Bırakın derdi olan derdini sevsin
Yusuf’la çorbaları söyledik. Arabada yol boyunca parça parça konuştuğumuz meseleleri konuşmaya devam ettik masada da: Fıkıh ilminin kendini bugün yeniden üretmesinin yol açabileceği imkânlar, K-Pop...
Yusuf’la çorbaları söyledik. Arabada yol boyunca parça parça konuştuğumuz meseleleri konuşmaya devam ettik masada da: Fıkıh ilminin kendini bugün yeniden üretmesinin yol açabileceği imkânlar, K-Pop gruplarının modern kültlere benzer organizasyonu ve gençlerin uğradığı derin hayal kırıklıklarının yol açtığı sorunlar.
Öyledir. Derdini seven adamlarız biz. Gündemimize aldığımız meselelerin tamamı derdimizle doğrudan ilgili meseleler. Bir çeşit akılda tutma, bir çeşit düşünme biçimi bizim açımızdan “parça parça dertlerimizi konuşma” işi.
Çorba içmek için oturduğumuz masanın tam çaprazında sekiz kişilik kadınlı erkekli bir başka masa vardı. Masadaki kadınlar bizi tanımış olacaklar ki neredeyse vitrine bakar gibi ikimizi süzdüler ve bundan rahatsız olabileceğimiz bir an olsun akıllarına gelmedi.
Biz derdimizi konuşmaya devam ettik elbette ama bambaşka ve yepyeni bir derdimiz daha oldu.
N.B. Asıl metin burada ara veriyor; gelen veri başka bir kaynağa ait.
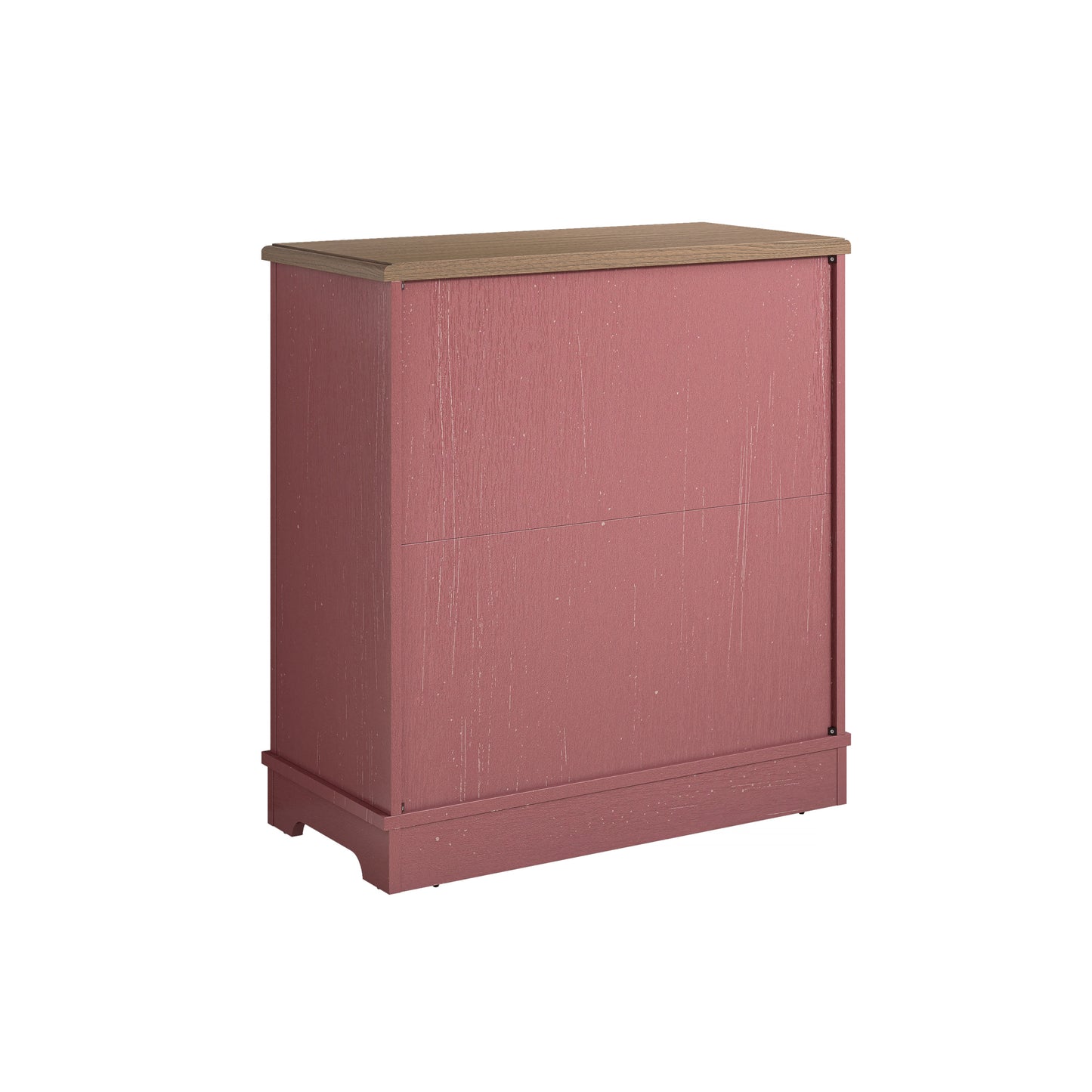 Festivo FCB22133 31" Buffet Sideboard Cabinet-Burgundy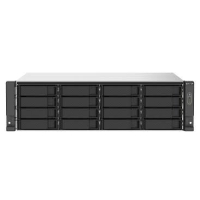 Serwer NAS QNAP  TS-1673AU-RP-16G 16x0HDD 2.2GHz 16GB UDIMM DDR4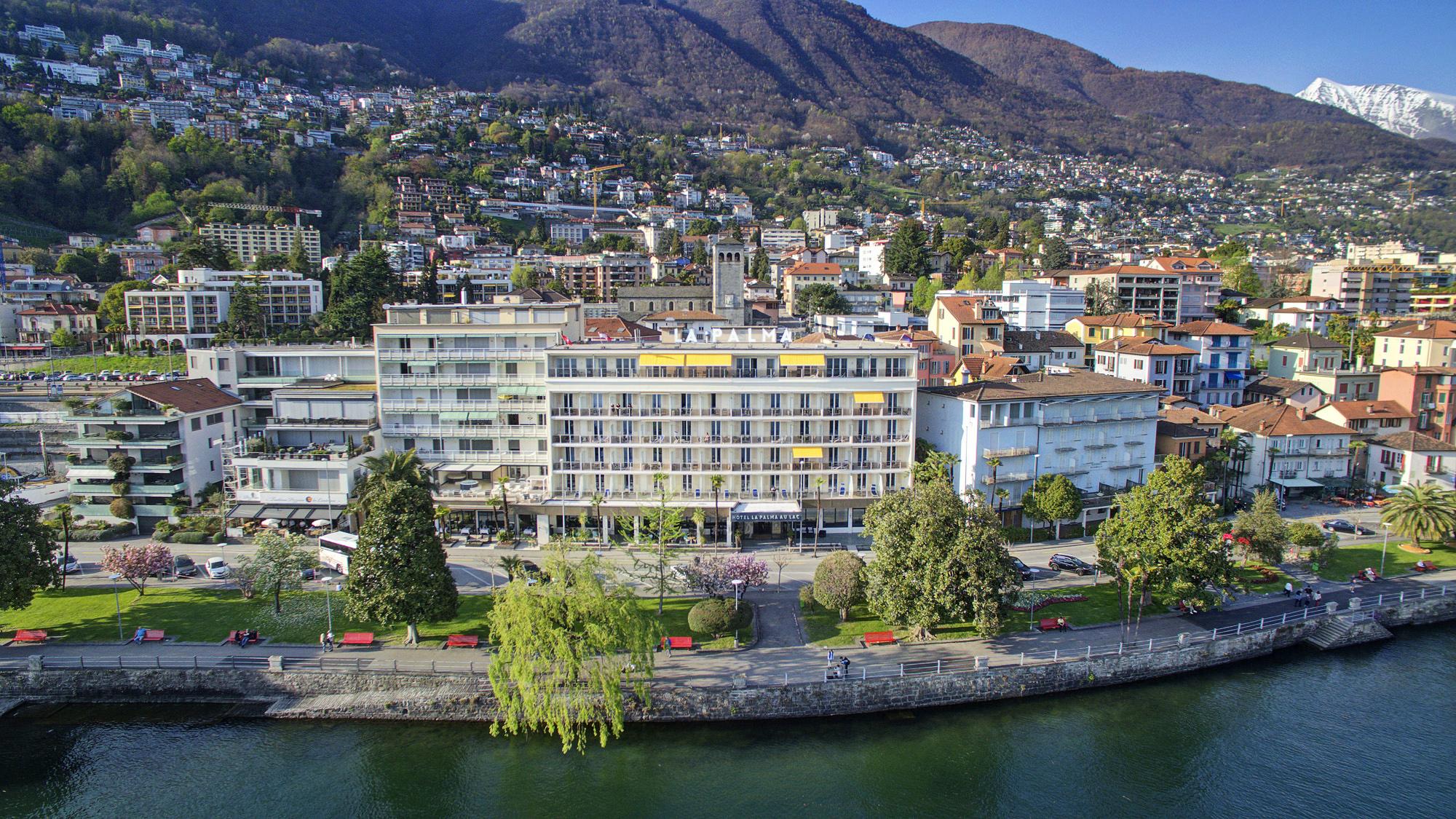 Hotel La Palma Au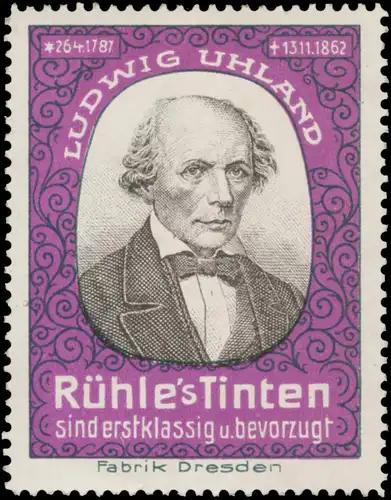 Ludwig Uhland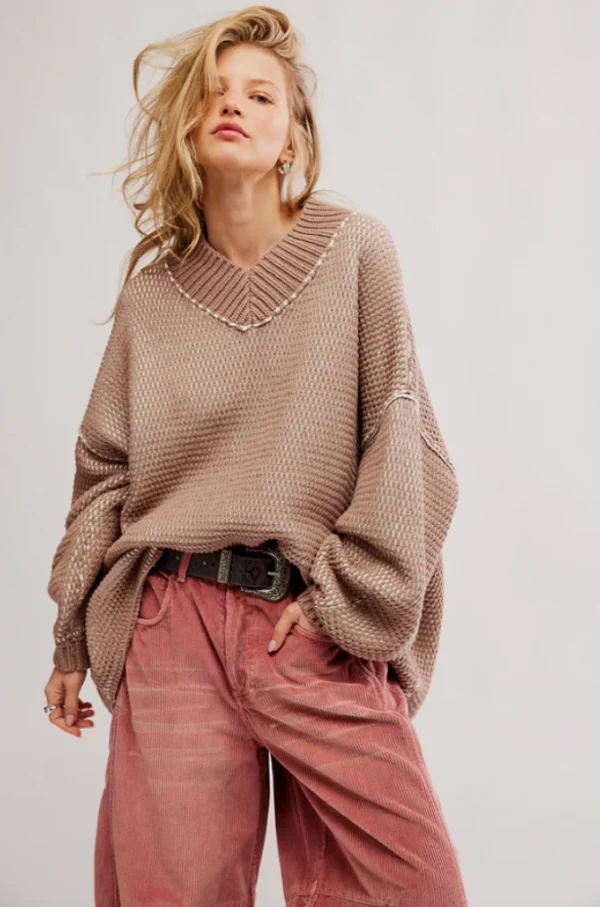 Free People Maisie Sweater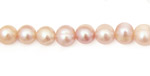 Angel Skin Pink Potato 6.5x7.5-8mm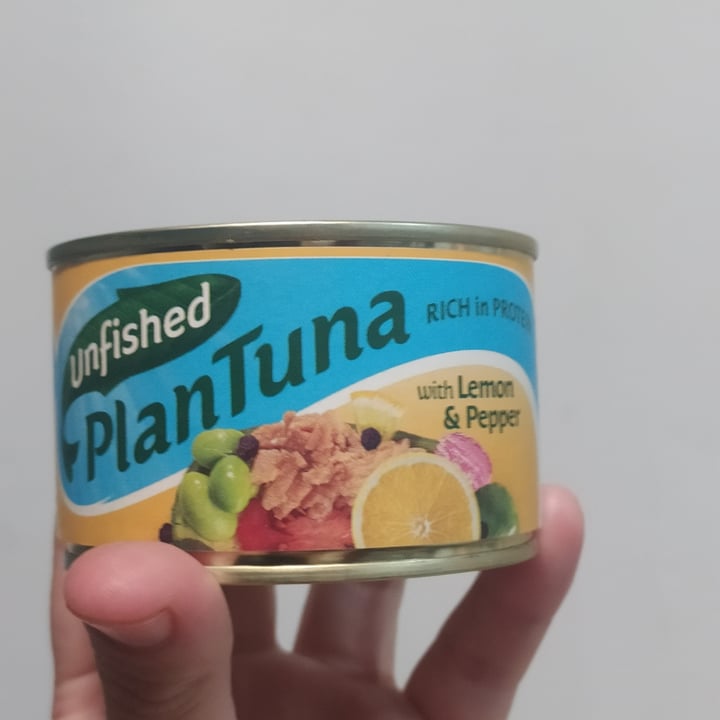 photo of Unfished PlanTuna with Lemon & Pepper shared by @lahido on  13 Sep 2021 - review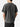 Washed Black Oversized T-Shirt close-up 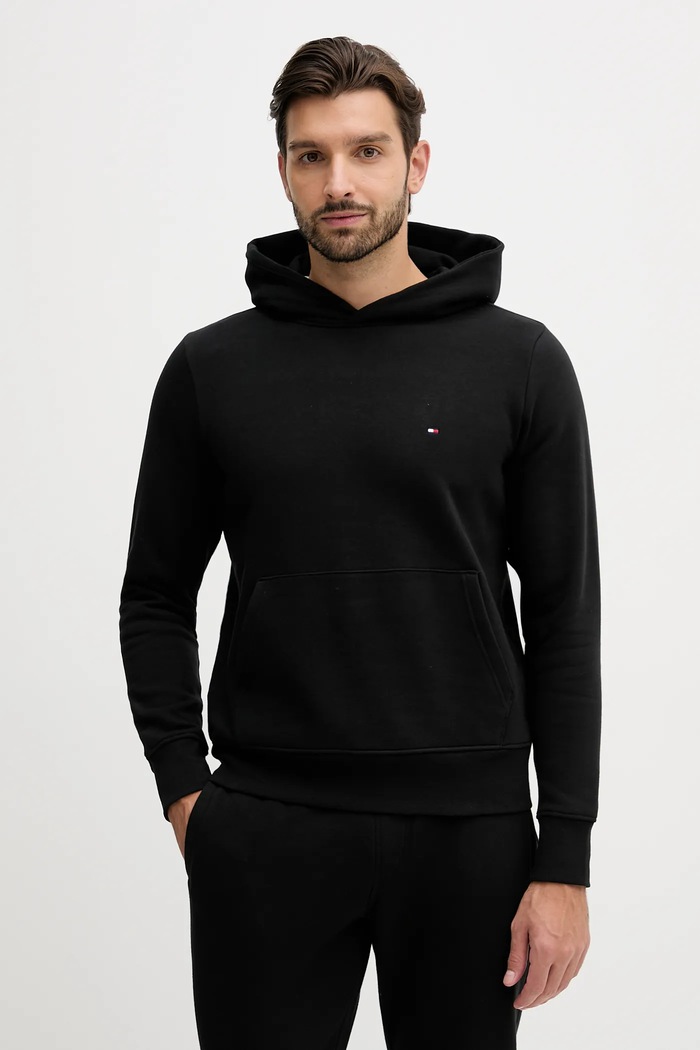 Ruházat Tommy Hilfiger melegítő szett MW0MW36440 fekete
Yan masayı kasten uzun uzun süzüp dedim ki Yusuf’a. “Yusuf bak, masadaki hanımların tamamının yüzünde en az ikişer estetik var. Her biri sağ ve sol ellerinin parmaklarında yüzer bin lira taşıyorlar. Üstelik tamamı başörtülerini bu yılın modası olan şu iğrenç spor ayakkabıları ile tamamlamışlar. Birini vitrin izler gibi izlemenin en azından “yakışıksız” bir şey olduğunu bilebilecek temel görgüden de yoksunlar.”
Masadaki adamlardan biri, sadece bizim değil, ortamdaki herkesin duyabileceği şekilde anlatmaya başladı: “Ben onu sayın vekilimize izah ettim. O noktada imar izinlerinin verilmemiş olması çok yanlış. Hallederiz bir şekilde yani…”
Sanki hayat böyle ilerliyor bir süredir memlekette. “Hallederiz bir şekilde…” diyen adamlarla umutsuzca “bu meseleyi nasıl halledeceğiz?” sorusunun peşine düşen adamlar arasındaki gerginlikle ilerliyor her şey.